## Written request:
Copy out, word for word, the data from the line containing "Taking the paved" through the end of the data, both ends included.

## Data to process:
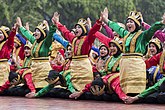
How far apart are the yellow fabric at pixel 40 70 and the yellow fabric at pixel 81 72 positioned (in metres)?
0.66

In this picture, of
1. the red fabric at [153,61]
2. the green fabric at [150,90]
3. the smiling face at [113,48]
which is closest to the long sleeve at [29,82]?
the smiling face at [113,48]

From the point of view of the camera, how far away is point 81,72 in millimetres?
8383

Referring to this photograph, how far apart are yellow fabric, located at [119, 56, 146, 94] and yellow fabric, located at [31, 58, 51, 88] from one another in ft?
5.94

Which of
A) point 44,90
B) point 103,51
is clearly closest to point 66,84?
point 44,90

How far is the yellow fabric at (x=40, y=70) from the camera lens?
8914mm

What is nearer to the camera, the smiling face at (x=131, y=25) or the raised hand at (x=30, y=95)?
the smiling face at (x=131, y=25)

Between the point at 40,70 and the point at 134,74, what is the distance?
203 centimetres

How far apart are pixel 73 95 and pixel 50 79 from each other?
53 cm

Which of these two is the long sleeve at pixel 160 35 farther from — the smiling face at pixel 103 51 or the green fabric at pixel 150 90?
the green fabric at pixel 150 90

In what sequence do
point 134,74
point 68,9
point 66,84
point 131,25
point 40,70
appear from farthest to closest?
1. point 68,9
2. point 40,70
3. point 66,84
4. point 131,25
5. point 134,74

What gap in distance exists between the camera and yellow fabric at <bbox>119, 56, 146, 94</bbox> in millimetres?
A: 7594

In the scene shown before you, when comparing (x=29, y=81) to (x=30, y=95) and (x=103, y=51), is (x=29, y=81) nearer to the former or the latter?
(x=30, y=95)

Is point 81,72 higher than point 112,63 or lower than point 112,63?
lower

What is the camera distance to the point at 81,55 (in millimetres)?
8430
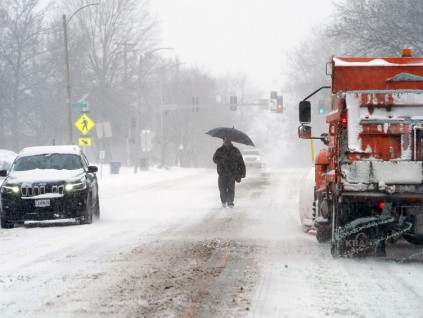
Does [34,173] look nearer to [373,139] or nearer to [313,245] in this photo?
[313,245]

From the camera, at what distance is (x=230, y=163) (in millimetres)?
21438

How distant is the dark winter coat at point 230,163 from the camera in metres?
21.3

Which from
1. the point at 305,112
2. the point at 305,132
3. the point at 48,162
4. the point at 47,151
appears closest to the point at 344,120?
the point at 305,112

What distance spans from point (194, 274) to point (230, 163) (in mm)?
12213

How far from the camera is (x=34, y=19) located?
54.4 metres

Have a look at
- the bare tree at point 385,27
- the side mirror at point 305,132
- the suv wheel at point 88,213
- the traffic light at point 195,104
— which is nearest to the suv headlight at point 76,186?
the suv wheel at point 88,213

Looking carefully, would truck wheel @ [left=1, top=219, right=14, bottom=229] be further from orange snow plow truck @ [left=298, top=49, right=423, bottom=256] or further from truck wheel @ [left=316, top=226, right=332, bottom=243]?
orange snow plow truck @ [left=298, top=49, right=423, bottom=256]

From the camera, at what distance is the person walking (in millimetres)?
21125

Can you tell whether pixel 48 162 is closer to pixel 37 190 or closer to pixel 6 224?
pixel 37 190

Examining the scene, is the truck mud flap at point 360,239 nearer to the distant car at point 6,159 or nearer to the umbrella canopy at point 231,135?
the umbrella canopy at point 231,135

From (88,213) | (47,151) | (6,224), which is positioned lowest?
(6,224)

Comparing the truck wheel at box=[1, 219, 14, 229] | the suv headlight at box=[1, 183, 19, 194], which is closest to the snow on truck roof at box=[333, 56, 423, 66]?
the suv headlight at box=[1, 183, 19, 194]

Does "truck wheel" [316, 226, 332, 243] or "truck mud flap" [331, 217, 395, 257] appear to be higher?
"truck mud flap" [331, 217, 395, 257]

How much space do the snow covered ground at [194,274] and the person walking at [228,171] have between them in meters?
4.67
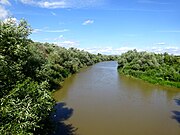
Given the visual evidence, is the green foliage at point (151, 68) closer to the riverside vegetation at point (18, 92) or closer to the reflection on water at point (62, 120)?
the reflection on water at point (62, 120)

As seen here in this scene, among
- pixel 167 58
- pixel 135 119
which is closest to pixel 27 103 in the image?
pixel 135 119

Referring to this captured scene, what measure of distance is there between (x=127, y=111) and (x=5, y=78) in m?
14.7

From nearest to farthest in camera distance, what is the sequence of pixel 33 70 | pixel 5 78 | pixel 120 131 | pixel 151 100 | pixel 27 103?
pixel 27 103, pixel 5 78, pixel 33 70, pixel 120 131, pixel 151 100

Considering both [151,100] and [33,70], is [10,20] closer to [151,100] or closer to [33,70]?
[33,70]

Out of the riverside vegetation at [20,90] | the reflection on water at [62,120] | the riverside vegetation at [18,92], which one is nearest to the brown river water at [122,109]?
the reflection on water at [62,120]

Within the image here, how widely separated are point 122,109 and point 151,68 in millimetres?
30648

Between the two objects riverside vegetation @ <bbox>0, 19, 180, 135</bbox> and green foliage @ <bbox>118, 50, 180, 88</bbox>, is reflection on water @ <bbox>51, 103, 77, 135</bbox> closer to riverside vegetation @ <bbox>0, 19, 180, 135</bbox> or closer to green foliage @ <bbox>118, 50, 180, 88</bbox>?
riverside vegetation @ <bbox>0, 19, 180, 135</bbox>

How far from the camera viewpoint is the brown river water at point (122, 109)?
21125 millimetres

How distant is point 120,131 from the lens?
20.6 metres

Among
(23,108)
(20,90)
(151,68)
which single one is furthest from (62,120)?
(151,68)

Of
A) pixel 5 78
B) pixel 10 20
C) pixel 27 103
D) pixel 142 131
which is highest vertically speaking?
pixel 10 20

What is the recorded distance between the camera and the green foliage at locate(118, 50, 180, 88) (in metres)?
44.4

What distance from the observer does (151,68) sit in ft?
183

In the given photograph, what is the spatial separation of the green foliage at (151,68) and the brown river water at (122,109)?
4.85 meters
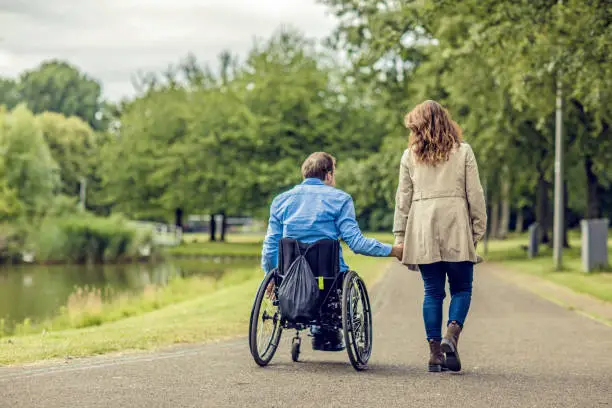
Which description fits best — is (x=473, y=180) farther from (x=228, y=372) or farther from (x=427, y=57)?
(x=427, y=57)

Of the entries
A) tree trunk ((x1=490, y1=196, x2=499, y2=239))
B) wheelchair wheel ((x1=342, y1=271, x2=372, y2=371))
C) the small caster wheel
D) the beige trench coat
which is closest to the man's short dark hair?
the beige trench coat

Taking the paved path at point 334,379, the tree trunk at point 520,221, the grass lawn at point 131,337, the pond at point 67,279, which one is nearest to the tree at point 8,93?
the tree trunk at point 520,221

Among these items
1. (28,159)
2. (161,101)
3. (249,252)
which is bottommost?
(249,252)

## Correct output:
Taking the paved path at point 334,379, the tree trunk at point 520,221, the grass lawn at point 131,337, the pond at point 67,279, which one is nearest to the tree at point 8,93?
the tree trunk at point 520,221

Among these items
1. (28,159)
2. (161,101)
3. (249,252)
which is bottommost?
(249,252)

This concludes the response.